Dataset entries

+-------+

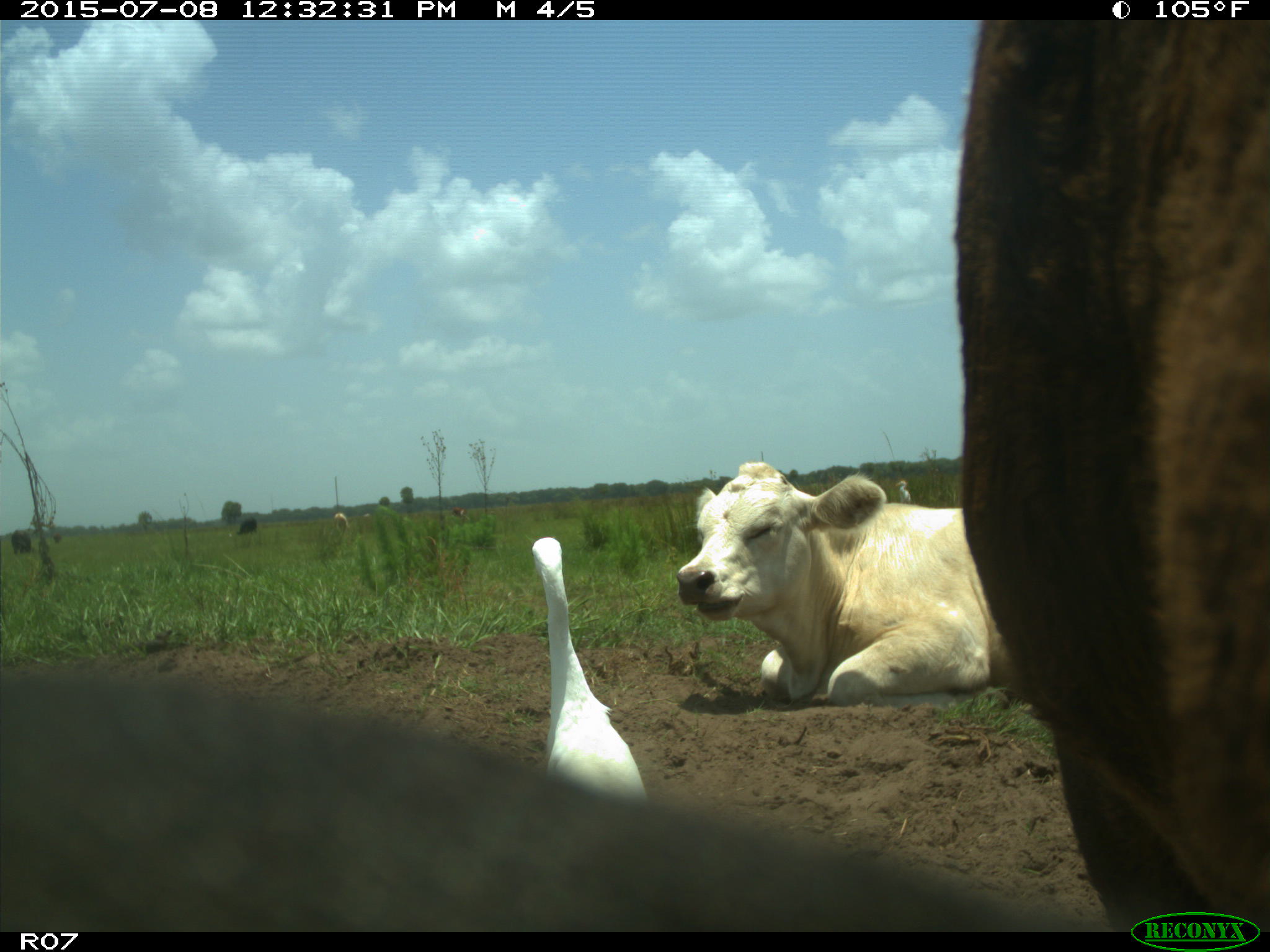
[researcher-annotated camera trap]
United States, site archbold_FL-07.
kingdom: Animalia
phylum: Chordata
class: Mammalia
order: Artiodactyla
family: Bovidae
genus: Bos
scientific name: Bos taurus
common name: domestic cow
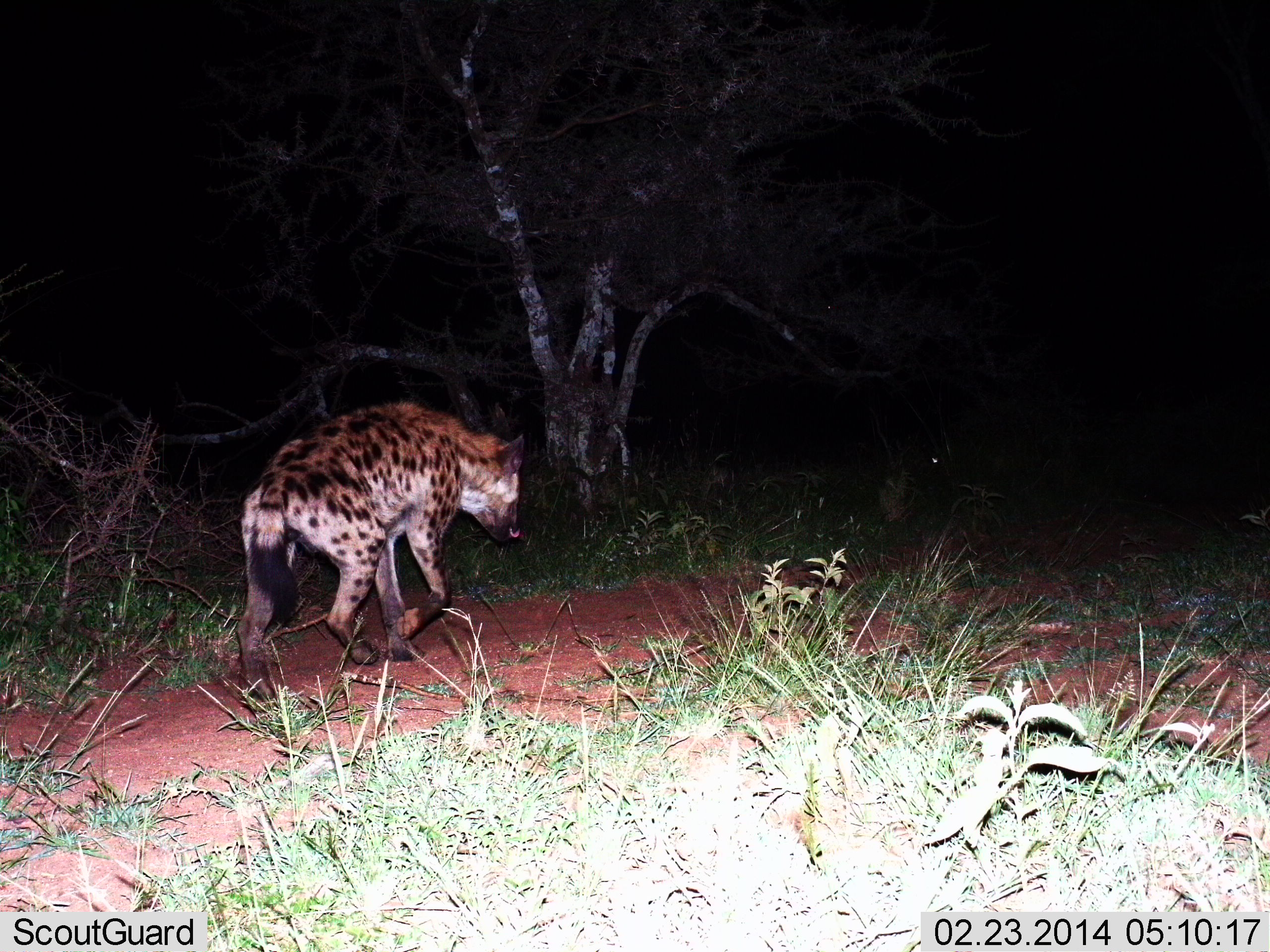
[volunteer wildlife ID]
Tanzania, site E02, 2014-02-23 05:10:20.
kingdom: Animalia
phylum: Chordata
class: Mammalia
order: Carnivora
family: Hyaenidae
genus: Crocuta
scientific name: Crocuta crocuta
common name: spotted hyena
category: hyenaspotted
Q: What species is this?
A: Hyenaspotted (spotted hyena) (Crocuta crocuta).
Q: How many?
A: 1.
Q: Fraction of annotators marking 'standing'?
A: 0%.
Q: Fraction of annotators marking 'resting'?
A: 0%.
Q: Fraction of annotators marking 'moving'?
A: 100%.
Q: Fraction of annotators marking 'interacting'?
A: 0%.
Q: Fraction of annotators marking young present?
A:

+-------+

WHAT IS REQUIRED:
Copy out the line holding "scientific name: Crocuta crocuta". Then copy every later line of the data, unchanged, through the last one.

RESPONSE:
scientific name: Crocuta crocuta
common name: spotted hyena
category: hyenaspotted
Q: What species is this?
A: Hyenaspotted (spotted hyena) (Crocuta crocuta).
Q: How many?
A: 1.
Q: Fraction of annotators marking 'standing'?
A: 0%.
Q: Fraction of annotators marking 'resting'?
A: 0%.
Q: Fraction of annotators marking 'moving'?
A: 100%.
Q: Fraction of annotators marking 'interacting'?
A: 0%.
Q: Fraction of annotators marking young present?
A:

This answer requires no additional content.